Exercise: Find every line below with the string "null" and pick it out.

Given data:

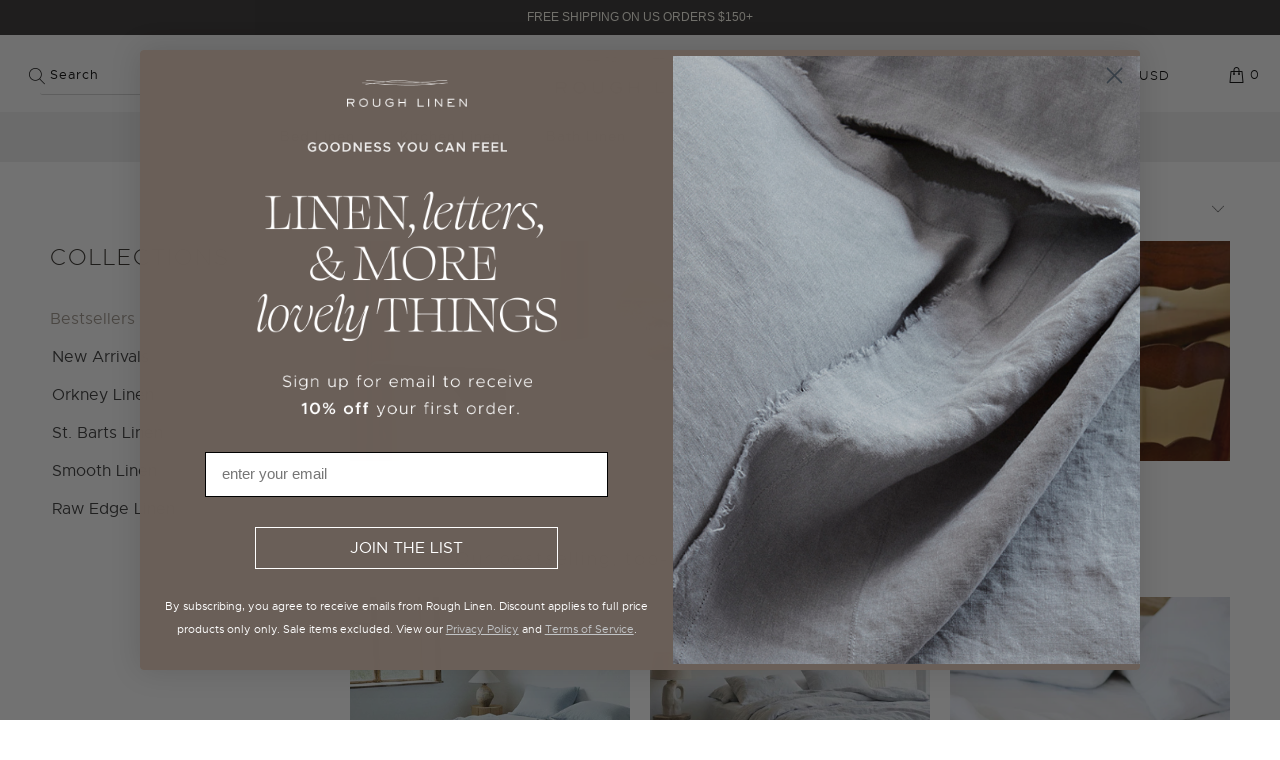

--- FILE ---
content_type: text/html; charset=utf-8
request_url: https://www.roughlinen.com/en-ca/tools/tabarnapp-ad/v1_1/default,dealIds/smart_cart_liquid.ejs?CAD12345905&tabarnapp
body_size: -757
content:

{
"isStaffMember":false,
"now": "2026-01-22 11:41",
"prod_extra":{"0":{}
},
"prod_col": {"0":[]
  },"has_carthook":false,"currency":"USD","money_format":"${{amount}}","money_with_currency_format":"${{amount}} CAD","cbt":"default,dealIds"
}


--- FILE ---
content_type: text/javascript; charset=utf-8
request_url: https://www.roughlinen.com/en-ca/cart/update.js?_tbn_ignored&tabarnapp
body_size: 82
content:
{"token":"hWN7uMYEK2jwf9190pGDpx8j?key=63139a4004198131b98f6812db653c71","note":null,"attributes":{},"original_total_price":0,"total_price":0,"total_discount":0,"total_weight":0.0,"item_count":0,"items":[],"requires_shipping":false,"currency":"CAD","items_subtotal_price":0,"cart_level_discount_applications":[],"discount_codes":[],"items_changelog":{"added":[]}}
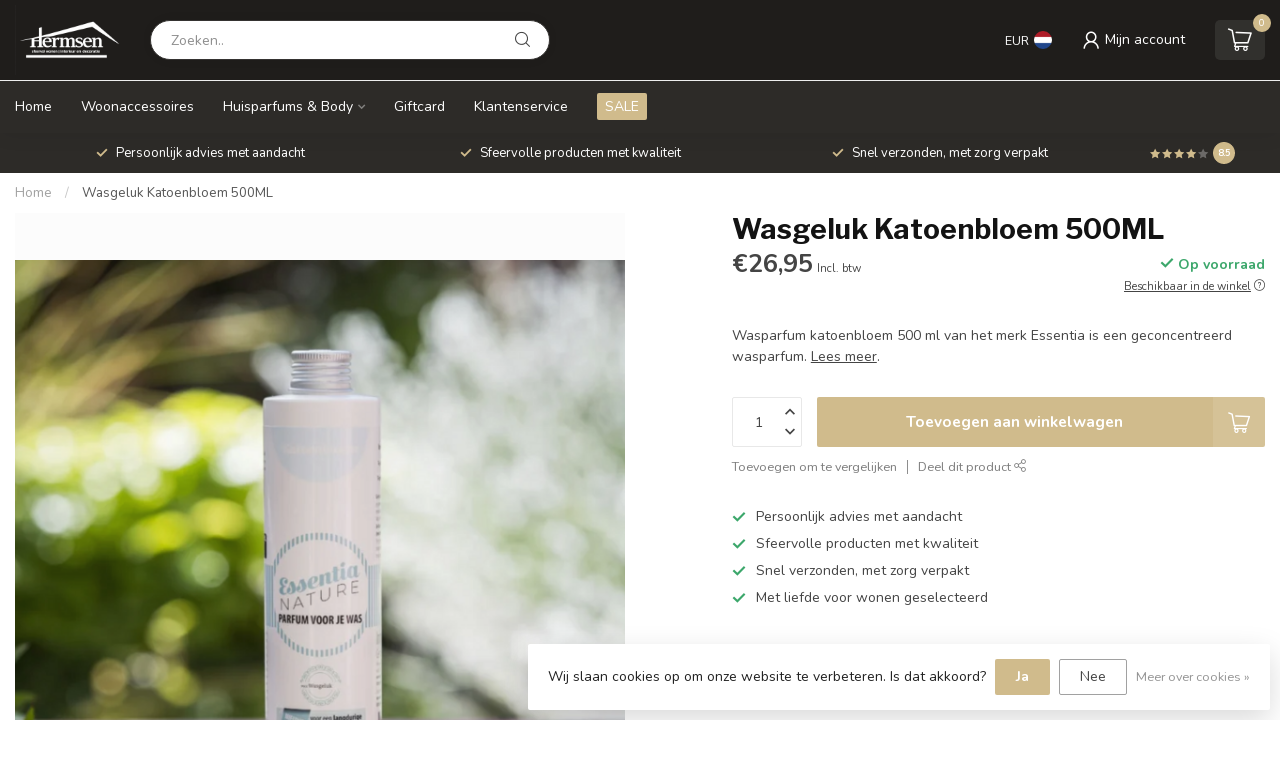

--- FILE ---
content_type: text/javascript;charset=utf-8
request_url: https://www.hermsensfeervolwonen.nl/services/stats/pageview.js?product=142964052&hash=7c22
body_size: -412
content:
// SEOshop 28-01-2026 23:20:03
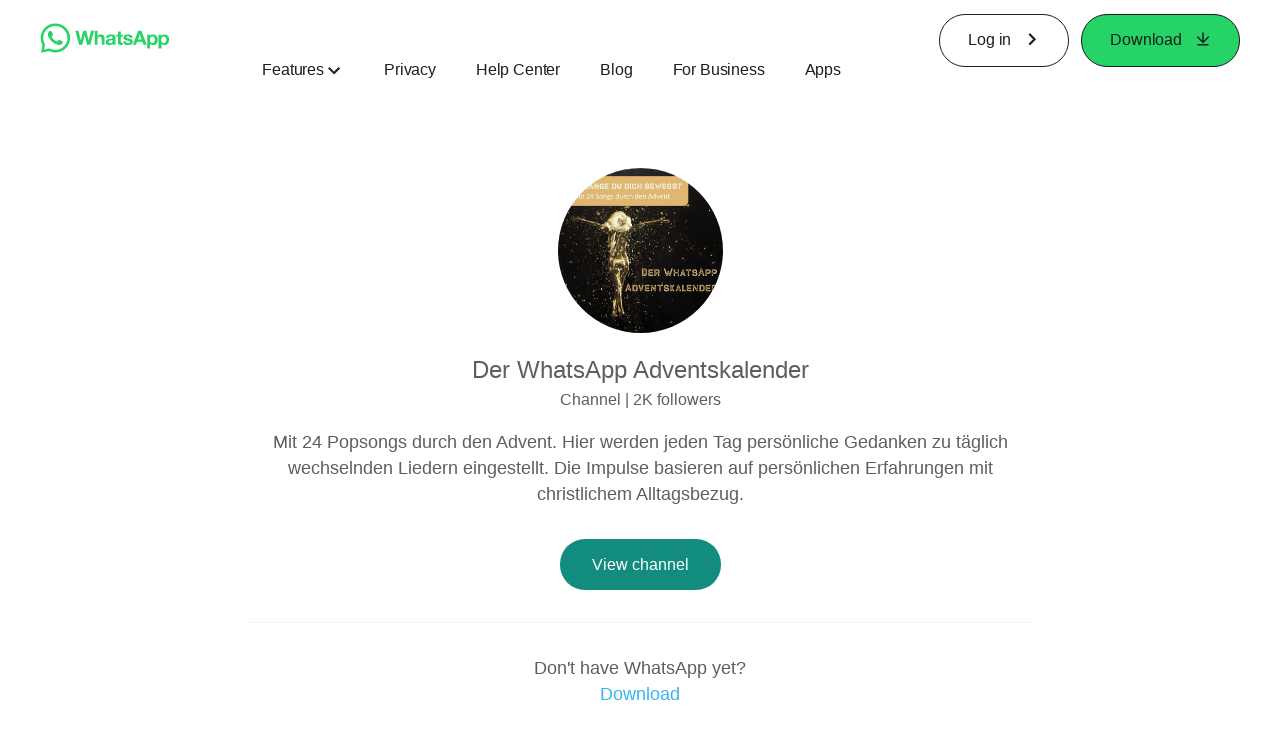

--- FILE ---
content_type: application/x-javascript; charset=utf-8
request_url: https://www.whatsapp.com/ajax/bz?__a=1&__ccg=UNKNOWN&__dyn=7xe6E5aQ1PyUbFp41twpUnwgU29zE6u7E3rw5ux609vCwjE1EE2Cw8G0um4o5-0me0sy0ny0RE2Jw8W1uw2oE17U2ZwrU1Xo1UU3jwea&__hs=20471.BP%3Awhatsapp_www_pkg.2.0...0&__hsi=7596656361463239486&__req=1&__rev=1032145971&__s=mc6u73%3A804yo9%3Ajc2i3c&__user=0&dpr=2&jazoest=2835&lsd=AdFTaO-TCX8
body_size: -1782
content:
for (;;);{"__ar":1,"rid":"A7lTOShm6RK9UjwKCdDOYE3","payload":null,"lid":"7596656375290002980"}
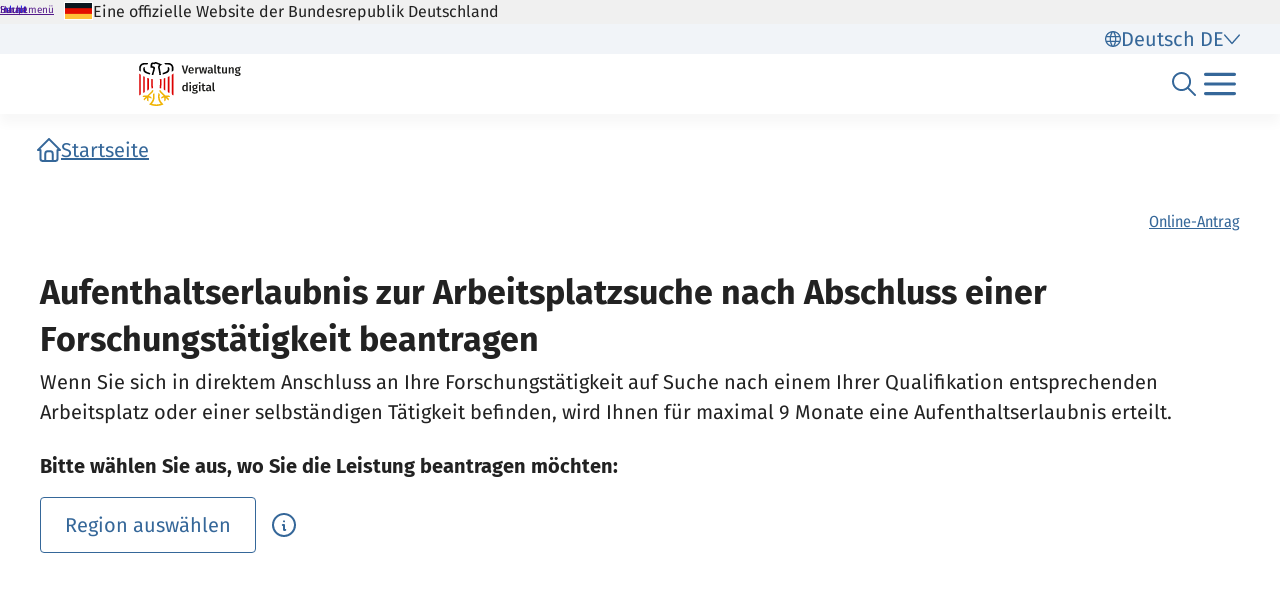

--- FILE ---
content_type: text/html;charset=UTF-8
request_url: https://verwaltung.bund.de/leistungsverzeichnis/de/leistung/99010020001020
body_size: 1086
content:
<!DOCTYPE html>
<html class="no-js" lang="de">
<head>
  <!--# block name="empty" --><!--# endblock -->
  <meta charset="utf-8" />
  <title>Bundesportal | Aufenthaltserlaubnis zur Arbeitsplatzsuche nach Abschluss einer Forschungstätigkeit beantragen</title>
  <meta content="width=device-width, initial-scale=1" name="viewport" />
<meta content="8233911" property="csp-nonce" />


<link rel="canonical" href="https://verwaltung.bund.de/leistungsverzeichnis/de/leistung/99010020001020" />
<link rel="icon" sizes="32x32" href="/portal/img/favicon-32.png" type="image/png" />
<link rel="apple-touch-icon" sizes="128x128" href="/portal/img/favicon-128.png" />
<link rel="apple-touch-icon" sizes="152x152" href="/portal/img/favicon-152.png" />
<link rel="apple-touch-icon" sizes="167x167" href="/portal/img/favicon-167.png" />
<link rel="apple-touch-icon" sizes="180x180" href="/portal/img/favicon-180.png" />
<link rel="apple-touch-icon" sizes="192x192" href="/portal/img/favicon-192.png" />
<link rel="apple-touch-icon" sizes="196x196" href="/portal/img/favicon-196.png" />
<link rel="apple-touch-icon" sizes="270x270" href="/portal/img/favicon-270.png" />

  <link href="/leistungsverzeichnis/components/lv-global.css" rel="stylesheet" />
  <script
    type="module"
    src="/portal/frontend-resource/v-portal-frontend-v2.js"
    nonce="8233911"
    async></script>
  <script
    type="module"
    src="/leistungsbeantragung/account/spa/build/account-frontend.esm.js"
    nonce="8233911"
    async></script>
  <script
    type="module"
    src="/konto/frontend-resource/konto-frontend.js"
    nonce="8233911"
    async></script>
  <script type="module" src="/feedback/frontend-resource/feedback-frontend.js" nonce="8233911" async></script>
  <script type="module" src="/leistungsverzeichnis/components/lv-frontend.js" async></script>
  <script type="module" src="/leistungsverzeichnis/components/lv-search-v3.js" async></script>
</head>
<body>
  <div class="lv-page" data-js-item="page">
    <lv-header-ce class="lv-header" locale="de"></lv-header-ce>

    <main id="r-main" class="lv-container lv-main" data-js-item="main">
      <div class="row">
        <div class="col-12">
            <lv-breadcrumb-ce links="[{&quot;current&quot;:false,&quot;title&quot;:&quot;Startseite&quot;,&quot;uri&quot;:&quot;/portal/de/&quot;}]" locale="de"></lv-breadcrumb-ce>
            <lv-content-container-ce class=" lv-content-container lv-content-container--landingpage">
              <lv-card-ce
                class="lv-leistung__intro-text" fragment-id="online" hashtags="Online-Antrag" heading="Aufenthaltserlaubnis zur Arbeitsplatzsuche nach Abschluss einer Forschungstätigkeit beantragen" theme="header">
                <p>Wenn Sie sich in direktem Anschluss an Ihre Forschungstätigkeit auf Suche nach einem Ihrer Qualifikation entsprechenden Arbeitsplatz oder einer selbständigen&#xa0;Tätigkeit befinden, wird Ihnen für maximal 9 Monate eine Aufenthaltserlaubnis erteilt.&#xa0;</p>
                
              </lv-card-ce>
              <p><strong>Bitte wählen Sie aus, wo Sie die Leistung beantragen möchten:</strong></p>
              <lv-region-opener-ce class="lv-leistung__region" locale="de" modal-id="modal-async" url="/leistungsverzeichnis/DE/api/zustaendigkeiten/STAMM/99010020001020"></lv-region-opener-ce>
            </lv-content-container-ce>
        </div>
      </div>
    </main>

    <p-footer></p-footer>
    <p-flash-messages lang="de"></p-flash-messages>
  </div>

  <lv-modal-ce id="modal-async" locale="de"></lv-modal-ce>
</body>
</html>
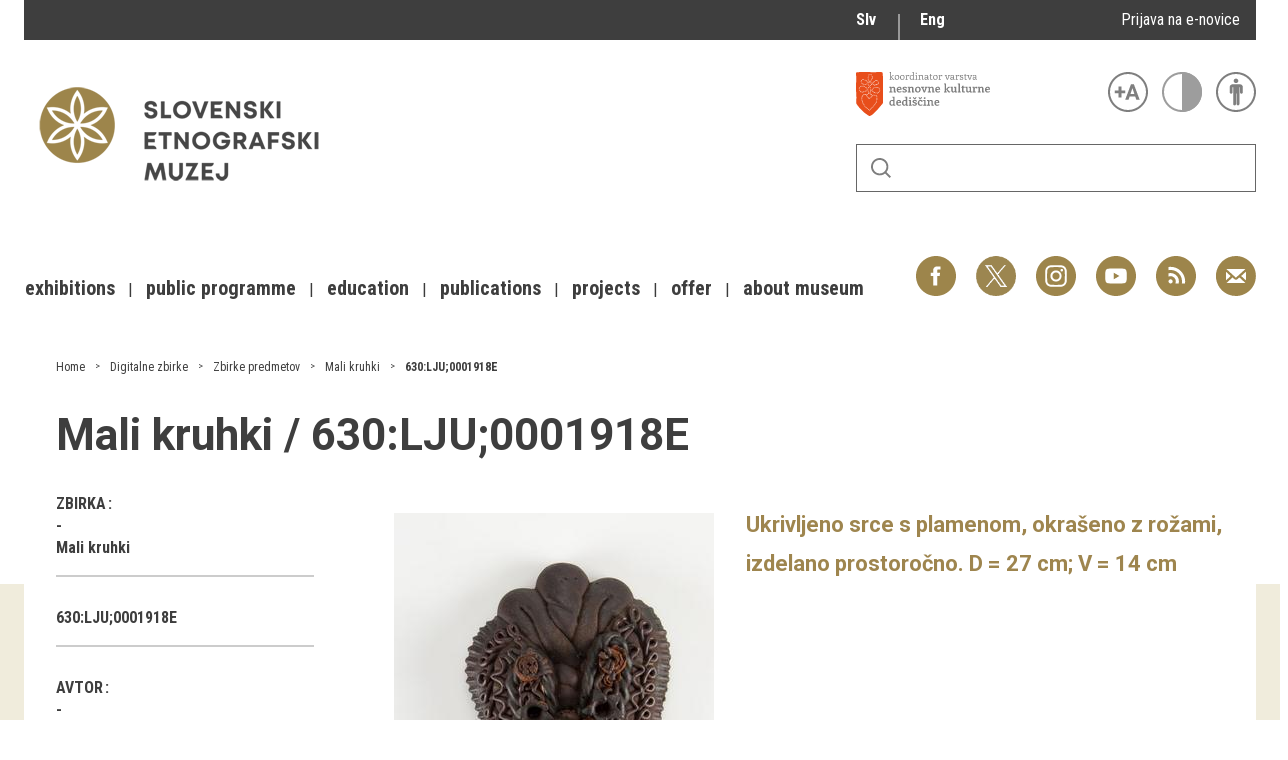

--- FILE ---
content_type: image/svg+xml
request_url: http://www.etno-muzej.si/sites/default/themes/sem/madcss/img/rss.svg
body_size: 3245
content:
<?xml version="1.0" encoding="UTF-8" standalone="no"?>
<svg
   xmlns:dc="http://purl.org/dc/elements/1.1/"
   xmlns:cc="http://creativecommons.org/ns#"
   xmlns:rdf="http://www.w3.org/1999/02/22-rdf-syntax-ns#"
   xmlns:svg="http://www.w3.org/2000/svg"
   xmlns="http://www.w3.org/2000/svg"
   xmlns:sodipodi="http://sodipodi.sourceforge.net/DTD/sodipodi-0.dtd"
   xmlns:inkscape="http://www.inkscape.org/namespaces/inkscape"
   width="10.583333mm"
   height="10.583333mm"
   viewBox="0 0 10.583333 10.583333"
   version="1.1"
   id="svg2415"
   sodipodi:docname="rss.svg"
   inkscape:version="1.0.1 (0767f8302a, 2020-10-17)">
  <sodipodi:namedview
     pagecolor="#ffffff"
     bordercolor="#666666"
     borderopacity="1"
     objecttolerance="10"
     gridtolerance="10"
     guidetolerance="10"
     inkscape:pageopacity="0"
     inkscape:pageshadow="2"
     inkscape:window-width="1623"
     inkscape:window-height="1026"
     id="namedview14"
     showgrid="false"
     inkscape:zoom="20.886644"
     inkscape:cx="19.999999"
     inkscape:cy="19.999999"
     inkscape:window-x="57"
     inkscape:window-y="24"
     inkscape:window-maximized="1"
     inkscape:current-layer="g3305" />
  <defs
     id="defs2409" />
  <metadata
     id="metadata2412">
    <rdf:RDF>
      <cc:Work
         rdf:about="">
        <dc:format>image/svg+xml</dc:format>
        <dc:type
           rdf:resource="http://purl.org/dc/dcmitype/StillImage" />
        <dc:title />
      </cc:Work>
    </rdf:RDF>
  </metadata>
  <g
     id="layer1"
     transform="translate(-142.11905,-226.78573)">
    <g
       id="g3305"
       transform="matrix(0.26458333,0,0,-0.26458333,152.70238,232.0774)">
      <path
         d="M 0,0 C 0,-11.047 -8.955,-20 -19.999,-20 -31.045,-20 -40,-11.047 -40,0 c 0,11.046 8.955,20 20.001,20 C -8.955,20 0,11.046 0,0"
         style="fill:#9d854b;fill-opacity:1;fill-rule:nonzero;stroke:none"
         id="path3307" />
    </g>
    <g
       id="g3309"
       transform="matrix(0.26458333,0,0,-0.26458333,145.42944,230.5302)">
      <path
         d="m 0,0 c 0.676,0.125 1.369,0.199 2.08,0.199 6.31,0 11.441,-5.133 11.441,-11.442 0,-0.719 -0.074,-1.422 -0.202,-2.105 h 3.154 c 0.1,0.689 0.17,1.389 0.17,2.105 0,8.042 -6.52,14.562 -14.563,14.562 C 1.372,3.319 0.682,3.251 0,3.154 Z"
         style="fill:#ffffff;fill-opacity:1;fill-rule:nonzero;stroke:none"
         id="path3311" />
    </g>
    <g
       id="g3313"
       transform="matrix(0.26458333,0,0,-0.26458333,145.9798,231.30328)">
      <path
         d="m 0,0 c -0.72,0 -1.414,-0.101 -2.08,-0.272 v -3.289 c 0.639,0.28 1.34,0.441 2.08,0.441 2.868,0 5.201,-2.333 5.201,-5.201 0,-0.75 -0.167,-1.46 -0.454,-2.105 h 3.295 c 0.176,0.674 0.279,1.377 0.279,2.105 C 8.321,-3.725 4.596,0 0,0"
         style="fill:#ffffff;fill-opacity:1;fill-rule:nonzero;stroke:none"
         id="path3315" />
    </g>
    <g
       id="g3317"
       transform="matrix(0.26458333,0,0,-0.26458333,145.9798,232.95447)">
      <path
         d="m 0,0 c -1.148,0 -2.08,-0.931 -2.08,-2.08 0,-1.149 0.932,-2.08 2.08,-2.08 1.149,0 2.081,0.931 2.081,2.08 C 2.081,-0.931 1.149,0 0,0"
         style="fill:#ffffff;fill-opacity:1;fill-rule:nonzero;stroke:none"
         id="path3319" />
    </g>
  </g>
</svg>
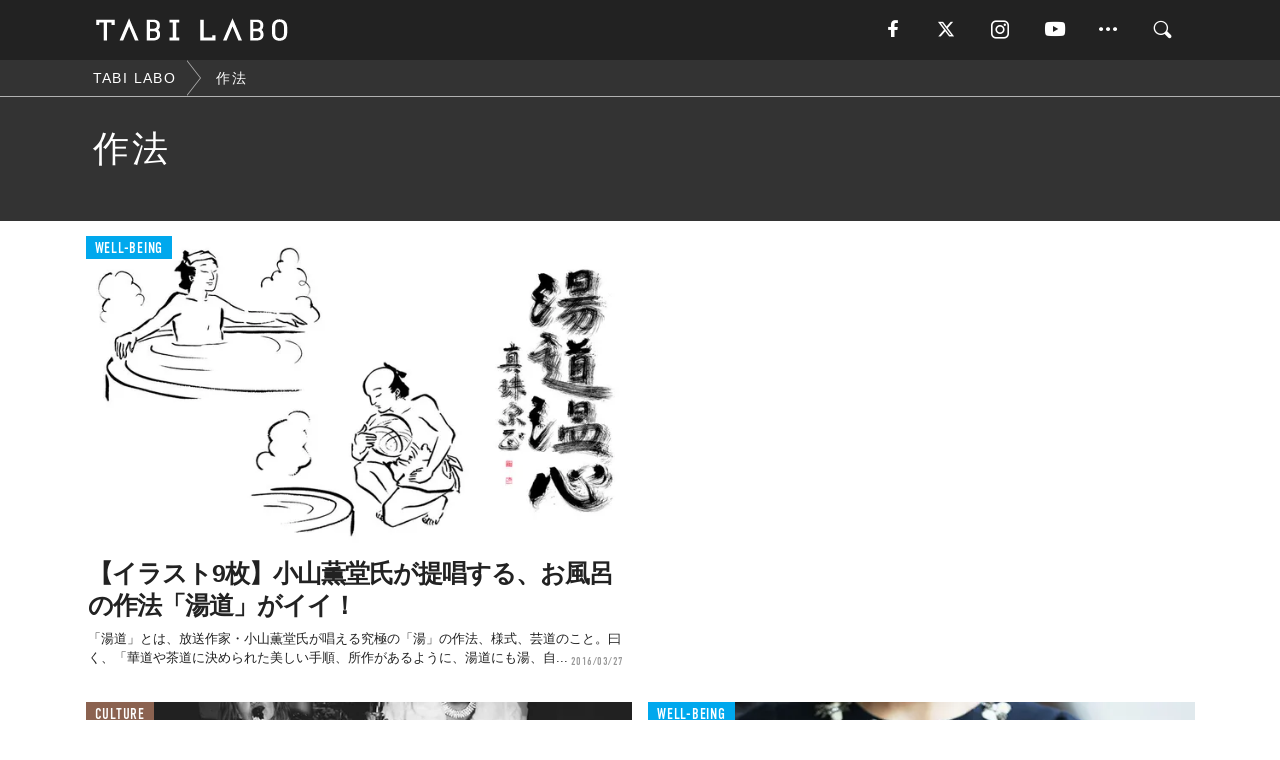

--- FILE ---
content_type: text/html; charset=utf-8
request_url: https://www.google.com/recaptcha/api2/aframe
body_size: 267
content:
<!DOCTYPE HTML><html><head><meta http-equiv="content-type" content="text/html; charset=UTF-8"></head><body><script nonce="IjhcYaqc9O6VjTCifYVB0w">/** Anti-fraud and anti-abuse applications only. See google.com/recaptcha */ try{var clients={'sodar':'https://pagead2.googlesyndication.com/pagead/sodar?'};window.addEventListener("message",function(a){try{if(a.source===window.parent){var b=JSON.parse(a.data);var c=clients[b['id']];if(c){var d=document.createElement('img');d.src=c+b['params']+'&rc='+(localStorage.getItem("rc::a")?sessionStorage.getItem("rc::b"):"");window.document.body.appendChild(d);sessionStorage.setItem("rc::e",parseInt(sessionStorage.getItem("rc::e")||0)+1);localStorage.setItem("rc::h",'1769809593309');}}}catch(b){}});window.parent.postMessage("_grecaptcha_ready", "*");}catch(b){}</script></body></html>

Task output:
{"token":"hWN7uMYEK2jwf9190pGDpx8j?key=63139a4004198131b98f6812db653c71","note":null,"attributes":{},"original_total_price":0,"total_price":0,"total_discount":0,"total_weight":0.0,"item_count":0,"items":[],"requires_shipping":false,"currency":"CAD","items_subtotal_price":0,"cart_level_discount_applications":[],"discount_codes":[],"items_changelog":{"added":[]}}
for (;;);{"__ar":1,"rid":"A7lTOShm6RK9UjwKCdDOYE3","payload":null,"lid":"7596656375290002980"}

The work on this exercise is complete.